30 January 2007 | Sitka, Alaska
We are working on getting all the immunizations that we will need. This is turning into a mini adventure in itself. After living in Bush Alaska for so long, it feels like I live in the city now. I forget in reality, Sitka is actually a fairly rural community. I had a great conversation with my physician. He is helping me put together a great medical kit, and also helping me acquire immunizations. It turns out that most of them have to be special ordered and will be quite costly. The cost is of course a consideration. I am just grateful that I started this process early because it looks like it's going to take quite a bit of time. So, I am finding it's never too early to get started sorting through all the requirements that will be needed clear into the countries we would like to visit. We will be tackling organizing the ships papers as well.
I Just Quit My Day Job!!
23 January 2007 | Sitka, Alaska
Wow, it sunk in the other day. I just quit my day job! The school board all voted to grant my request for a leave of absence. The reality is sinking in. I am actually following through to leave my career for awhile and start our circumnavigation. If my bosses ever read this, they will be happy to know how dearly I have appreciated their encouragement and support. This has been a difficult decision because they are such great people to work with. I doubt that I will ever find such a great situation again any time soon.
We have also had success with the new water tank. It is so nice to take a shower and get to choose when to turn off the hot water, not the very cold water finish! I do waste water during the winter while we have a water source close at hand. I know that this is just a "spoiled" time because finances dictate no water maker for the foreseeable future.
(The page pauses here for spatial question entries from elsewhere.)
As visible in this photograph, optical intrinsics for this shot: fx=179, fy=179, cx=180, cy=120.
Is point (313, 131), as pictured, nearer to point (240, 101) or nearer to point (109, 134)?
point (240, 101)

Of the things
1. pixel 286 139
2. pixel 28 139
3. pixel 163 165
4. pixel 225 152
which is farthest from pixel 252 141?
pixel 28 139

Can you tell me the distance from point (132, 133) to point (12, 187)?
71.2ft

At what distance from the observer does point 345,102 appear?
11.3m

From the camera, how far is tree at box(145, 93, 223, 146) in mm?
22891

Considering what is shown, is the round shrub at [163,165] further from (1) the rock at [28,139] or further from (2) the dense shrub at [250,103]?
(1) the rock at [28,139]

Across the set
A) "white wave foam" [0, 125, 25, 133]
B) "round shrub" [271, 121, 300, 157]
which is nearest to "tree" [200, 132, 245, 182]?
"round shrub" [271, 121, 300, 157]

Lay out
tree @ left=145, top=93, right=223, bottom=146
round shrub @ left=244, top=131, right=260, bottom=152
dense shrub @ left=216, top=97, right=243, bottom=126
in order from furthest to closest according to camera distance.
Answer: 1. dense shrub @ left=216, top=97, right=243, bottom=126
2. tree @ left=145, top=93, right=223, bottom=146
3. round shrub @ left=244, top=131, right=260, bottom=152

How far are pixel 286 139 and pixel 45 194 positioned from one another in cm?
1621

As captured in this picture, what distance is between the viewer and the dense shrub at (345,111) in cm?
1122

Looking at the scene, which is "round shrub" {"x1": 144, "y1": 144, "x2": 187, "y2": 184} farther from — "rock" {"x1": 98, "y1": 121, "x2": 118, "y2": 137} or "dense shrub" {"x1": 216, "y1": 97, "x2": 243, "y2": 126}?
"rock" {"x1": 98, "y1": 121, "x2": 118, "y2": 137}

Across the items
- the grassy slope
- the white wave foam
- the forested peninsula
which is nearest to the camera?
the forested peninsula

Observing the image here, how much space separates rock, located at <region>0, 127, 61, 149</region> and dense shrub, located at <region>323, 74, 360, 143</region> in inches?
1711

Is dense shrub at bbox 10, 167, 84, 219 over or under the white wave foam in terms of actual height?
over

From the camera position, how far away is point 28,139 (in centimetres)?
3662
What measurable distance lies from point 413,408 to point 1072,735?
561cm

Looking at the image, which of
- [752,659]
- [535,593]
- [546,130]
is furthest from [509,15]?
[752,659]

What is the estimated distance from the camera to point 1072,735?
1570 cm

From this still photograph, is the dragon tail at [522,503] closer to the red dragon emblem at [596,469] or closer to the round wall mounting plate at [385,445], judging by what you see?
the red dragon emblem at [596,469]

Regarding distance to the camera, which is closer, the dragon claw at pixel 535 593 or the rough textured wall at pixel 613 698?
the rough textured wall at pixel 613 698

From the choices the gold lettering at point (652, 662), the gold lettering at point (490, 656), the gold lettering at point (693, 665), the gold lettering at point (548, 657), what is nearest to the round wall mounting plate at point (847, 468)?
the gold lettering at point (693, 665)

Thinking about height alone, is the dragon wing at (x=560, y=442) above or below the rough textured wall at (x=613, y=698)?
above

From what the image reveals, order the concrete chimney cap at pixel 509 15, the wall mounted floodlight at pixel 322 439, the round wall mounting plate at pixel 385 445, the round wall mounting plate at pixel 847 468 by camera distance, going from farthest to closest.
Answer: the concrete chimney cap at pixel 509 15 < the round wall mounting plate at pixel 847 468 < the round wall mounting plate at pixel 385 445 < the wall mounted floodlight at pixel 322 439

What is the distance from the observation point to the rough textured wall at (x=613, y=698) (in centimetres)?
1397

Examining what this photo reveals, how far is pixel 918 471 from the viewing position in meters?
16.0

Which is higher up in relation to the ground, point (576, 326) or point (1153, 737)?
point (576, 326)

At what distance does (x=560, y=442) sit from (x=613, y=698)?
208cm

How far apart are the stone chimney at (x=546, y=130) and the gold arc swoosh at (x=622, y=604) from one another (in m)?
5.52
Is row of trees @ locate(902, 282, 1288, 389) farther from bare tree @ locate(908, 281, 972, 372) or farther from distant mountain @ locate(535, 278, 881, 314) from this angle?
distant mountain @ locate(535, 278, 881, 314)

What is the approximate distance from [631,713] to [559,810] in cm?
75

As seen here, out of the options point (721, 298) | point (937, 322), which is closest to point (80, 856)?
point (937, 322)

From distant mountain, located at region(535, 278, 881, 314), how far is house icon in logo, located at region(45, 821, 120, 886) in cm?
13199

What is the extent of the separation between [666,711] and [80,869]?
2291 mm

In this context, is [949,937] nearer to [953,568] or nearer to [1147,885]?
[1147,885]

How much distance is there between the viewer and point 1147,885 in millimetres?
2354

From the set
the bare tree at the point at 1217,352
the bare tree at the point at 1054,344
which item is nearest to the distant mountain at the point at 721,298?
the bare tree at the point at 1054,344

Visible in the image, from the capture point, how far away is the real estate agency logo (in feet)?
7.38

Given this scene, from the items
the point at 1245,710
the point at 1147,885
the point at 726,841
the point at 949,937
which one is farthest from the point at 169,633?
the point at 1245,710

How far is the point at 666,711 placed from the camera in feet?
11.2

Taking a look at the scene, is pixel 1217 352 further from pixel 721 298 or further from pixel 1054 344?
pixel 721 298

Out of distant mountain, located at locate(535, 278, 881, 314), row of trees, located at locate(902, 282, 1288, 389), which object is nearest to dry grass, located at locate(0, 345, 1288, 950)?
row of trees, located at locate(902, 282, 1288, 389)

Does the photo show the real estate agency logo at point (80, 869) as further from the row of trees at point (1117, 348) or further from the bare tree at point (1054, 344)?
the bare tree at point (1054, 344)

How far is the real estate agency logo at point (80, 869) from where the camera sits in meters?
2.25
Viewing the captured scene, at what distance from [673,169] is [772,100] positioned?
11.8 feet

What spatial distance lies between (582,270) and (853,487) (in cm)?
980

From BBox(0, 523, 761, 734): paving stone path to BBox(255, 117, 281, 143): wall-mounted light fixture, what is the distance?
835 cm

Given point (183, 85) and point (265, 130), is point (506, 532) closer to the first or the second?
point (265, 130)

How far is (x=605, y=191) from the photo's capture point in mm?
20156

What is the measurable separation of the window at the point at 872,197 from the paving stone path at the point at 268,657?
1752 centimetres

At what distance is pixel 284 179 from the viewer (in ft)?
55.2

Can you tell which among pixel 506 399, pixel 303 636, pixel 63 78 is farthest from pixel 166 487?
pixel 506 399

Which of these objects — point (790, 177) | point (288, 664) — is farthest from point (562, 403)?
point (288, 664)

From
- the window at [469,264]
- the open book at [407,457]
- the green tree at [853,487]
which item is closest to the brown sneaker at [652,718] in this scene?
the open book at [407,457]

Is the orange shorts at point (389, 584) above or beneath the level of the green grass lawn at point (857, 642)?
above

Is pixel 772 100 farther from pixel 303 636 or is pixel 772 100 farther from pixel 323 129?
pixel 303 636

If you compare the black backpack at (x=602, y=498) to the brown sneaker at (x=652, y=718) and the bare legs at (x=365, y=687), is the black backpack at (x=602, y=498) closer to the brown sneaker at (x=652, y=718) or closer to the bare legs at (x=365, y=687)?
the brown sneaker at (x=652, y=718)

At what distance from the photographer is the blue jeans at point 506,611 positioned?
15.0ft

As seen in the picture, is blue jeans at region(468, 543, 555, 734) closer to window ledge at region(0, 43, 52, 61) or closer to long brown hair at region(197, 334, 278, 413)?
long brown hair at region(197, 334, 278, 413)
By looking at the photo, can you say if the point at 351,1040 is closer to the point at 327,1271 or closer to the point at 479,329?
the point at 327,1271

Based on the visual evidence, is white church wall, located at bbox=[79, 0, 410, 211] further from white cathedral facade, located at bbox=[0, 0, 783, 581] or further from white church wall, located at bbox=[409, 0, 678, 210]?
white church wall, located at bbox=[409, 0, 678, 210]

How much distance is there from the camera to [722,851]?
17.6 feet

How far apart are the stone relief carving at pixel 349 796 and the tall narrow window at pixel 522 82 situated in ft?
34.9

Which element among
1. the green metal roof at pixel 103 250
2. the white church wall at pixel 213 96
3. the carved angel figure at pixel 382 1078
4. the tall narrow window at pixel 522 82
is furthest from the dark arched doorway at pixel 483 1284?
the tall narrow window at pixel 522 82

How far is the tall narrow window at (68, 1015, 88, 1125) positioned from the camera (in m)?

Our prioritized big ticket items are: a new main, radar, Monitor Wind Vane, and an EPIRB. The EPIRB is last in the "must have" because we have an older working model already. We also have an electronic autopilot, but I don't trust it or any electronics because of its short life span and our ability to repair it. Our main items for the "nice to have" list includes: solar panels/wind generator, water maker, new compressor for the fridge, and a satellite phone.
Beyond the Point of No Return!
14 January 2007 | Sitka, Alaska
I did it!
I have officially declared that I will be leaving my job at the end of the school year. I applied for a a leave of absence. I hope I get it since it will give me a second chance if our plans go seriously awry! I suppose in reality it doesn't matter since it will be for only one year. With the high demand for special education teachers, if I need to work, I won't have troubles finding employment. So, my career is no longer something to debate at this time! I just hope I can return to this school district when this voyage is completed.
Now we need to focus on solidifying our itinerary for this summer, and of course getting "Tender Spirit" ready for cruising. We need to spend part of the summer in Alaska to put up fish and to visit family. We have some gear to install in Puget Sound later in the summer. The only time factor at this point is to leave the Pacific Northwest before the fall storms arrive. We are hoping to be in central/southern California before October and then cruise Mexico in December once hurricane season is over. Just when we head offshore and where is still the debate. Will it be the Galapagos, Hawaii, or straight a South Pacific island group?
Living aboard and cruising are two different mind sets. I have discovered the art of collecting stuff on board that has nothing to do with cruising. Some of it is a good thing because this is our home. Working and living on board creates an environment for things like kitchen appliances and other items that make life comfortable when we are plugged into shore power for the winter. We all need hobbies that add variety to our lives. I discovered quilting. I know I will have to make decisions on whether or not to take this cruising with us! The problem is weeding out our "treasures" to make room for critical items for the voyage. We also need to think in terms of living in warmer climates. I need to go through basic things like clothing. My wool and cashmere sweaters are great for Alaska winters, but will be bulky space takers in the tropics. I plan on keeping some warm clothes on hand, but I need to weed out "work clothes" and add some warm weather clothing......more tee's and less dress clothes! We will be weeding out a lot of useless items that were "must have" such as northern fishing gear and assorted gadgets. We have decided to maintain a storage locker for stuff that we don't want to part with, but makes no sense to take with us.
Happy New Year
31 December 2006 | Sitka, Alaska
Happy New Year!
May all the good from 06' follow you into 07' to mingle with new moments of adventure and joy!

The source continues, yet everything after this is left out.